For them, this month, like everything else in life, is all about their individual selves. My parents and siblings each act as though they’re the only people fasting and the only ones who’ve ever fasted. They want to be catered to their every whim and they want to be approached with gentle ease by others, regardless of how brash and irrational they are towards them, because they’re fasting. You may be fasting, but fasting is harder for them. And everything is harder for them than it is for others. You can’t be tired because they’re tired. If they took a nap, it’s because they needed it. But if you take a nap, it’s because you’re lazy and want to sleep away the day to avoid the purpose of fasting. There’s no competition because any negative thing you feel, they feel on a more intense level, and they won’t be overshadowed. Therefore, your needs don’t matter because their needs will always be greater. And during Ramadan, you should be more willing to support their needs because that’s part of your duty to your family. Never mind that their actions impact your own ability to worship and participate in this month the way you want to because, according to them, Allah (swt) will forgive you for that, but He (swt) and they will not forgive you for not being dutiful to them.

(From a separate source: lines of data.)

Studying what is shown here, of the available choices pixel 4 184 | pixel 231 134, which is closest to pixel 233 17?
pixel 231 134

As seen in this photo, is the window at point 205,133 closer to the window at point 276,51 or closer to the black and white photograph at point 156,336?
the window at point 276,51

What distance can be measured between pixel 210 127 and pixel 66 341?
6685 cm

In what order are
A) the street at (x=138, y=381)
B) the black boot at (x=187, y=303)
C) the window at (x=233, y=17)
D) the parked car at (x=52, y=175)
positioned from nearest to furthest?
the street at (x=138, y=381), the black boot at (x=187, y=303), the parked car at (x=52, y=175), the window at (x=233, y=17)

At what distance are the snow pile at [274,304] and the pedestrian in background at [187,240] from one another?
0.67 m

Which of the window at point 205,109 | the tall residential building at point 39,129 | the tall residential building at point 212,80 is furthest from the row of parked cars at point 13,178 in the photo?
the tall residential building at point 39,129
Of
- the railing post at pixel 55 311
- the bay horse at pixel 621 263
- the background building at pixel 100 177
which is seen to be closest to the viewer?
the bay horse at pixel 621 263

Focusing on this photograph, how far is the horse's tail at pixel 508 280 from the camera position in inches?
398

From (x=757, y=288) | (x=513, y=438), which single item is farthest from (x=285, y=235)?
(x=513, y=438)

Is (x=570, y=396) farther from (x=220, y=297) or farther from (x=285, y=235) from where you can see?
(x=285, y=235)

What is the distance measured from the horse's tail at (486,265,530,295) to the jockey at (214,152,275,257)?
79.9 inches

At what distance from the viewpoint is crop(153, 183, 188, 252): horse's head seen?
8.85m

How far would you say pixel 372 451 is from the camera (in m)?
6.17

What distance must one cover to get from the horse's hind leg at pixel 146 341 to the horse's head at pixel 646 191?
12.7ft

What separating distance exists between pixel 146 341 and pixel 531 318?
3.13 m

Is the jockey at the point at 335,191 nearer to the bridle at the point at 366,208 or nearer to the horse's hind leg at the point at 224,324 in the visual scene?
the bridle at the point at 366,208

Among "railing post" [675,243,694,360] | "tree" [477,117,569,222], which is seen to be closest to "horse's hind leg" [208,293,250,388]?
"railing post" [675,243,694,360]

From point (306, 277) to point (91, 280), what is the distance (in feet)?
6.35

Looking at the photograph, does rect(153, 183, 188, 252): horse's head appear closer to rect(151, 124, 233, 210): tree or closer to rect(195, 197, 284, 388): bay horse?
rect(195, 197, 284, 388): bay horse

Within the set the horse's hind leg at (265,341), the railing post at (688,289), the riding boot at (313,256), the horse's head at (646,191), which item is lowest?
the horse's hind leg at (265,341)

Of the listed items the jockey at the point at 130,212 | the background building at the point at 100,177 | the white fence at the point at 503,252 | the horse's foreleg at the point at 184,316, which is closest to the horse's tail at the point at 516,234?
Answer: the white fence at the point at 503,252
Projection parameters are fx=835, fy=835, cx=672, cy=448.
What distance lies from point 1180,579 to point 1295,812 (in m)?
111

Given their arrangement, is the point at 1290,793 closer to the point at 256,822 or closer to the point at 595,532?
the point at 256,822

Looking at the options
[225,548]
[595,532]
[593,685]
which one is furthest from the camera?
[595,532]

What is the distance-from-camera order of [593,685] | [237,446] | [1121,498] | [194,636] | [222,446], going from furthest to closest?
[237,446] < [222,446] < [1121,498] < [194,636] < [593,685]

I really wish I knew why anyone in my family participates in Ramadan. According to the Islamic lectures I read and listen to, all of the behaviors they exhibit during what is supposed to be a peaceful month should be left behind — completely — not just put on pause until the month is over. Ramadan is a time when we are supposed to put all of our efforts towards being and becoming our best selves. And if we genuinely submit ourselves to the tenets of the month, we shouldn’t even have the energy to engage in conflicts with one another or make things difficult for everyone else just because we’re tired and cranky. But that’s not the case with my family. Ramadan in our house is marked by constant bickering, people interfering with one another’s methods of worship, and an overall aura of negativity that puts a stink on every passing minute. So, as much as I look forward to the month of Ramadan each year as a time to heal and revive my soul, too soon am I reminded why I will never get out of this time what I sincerely hope for, and I begin counting down the days until this misery is over.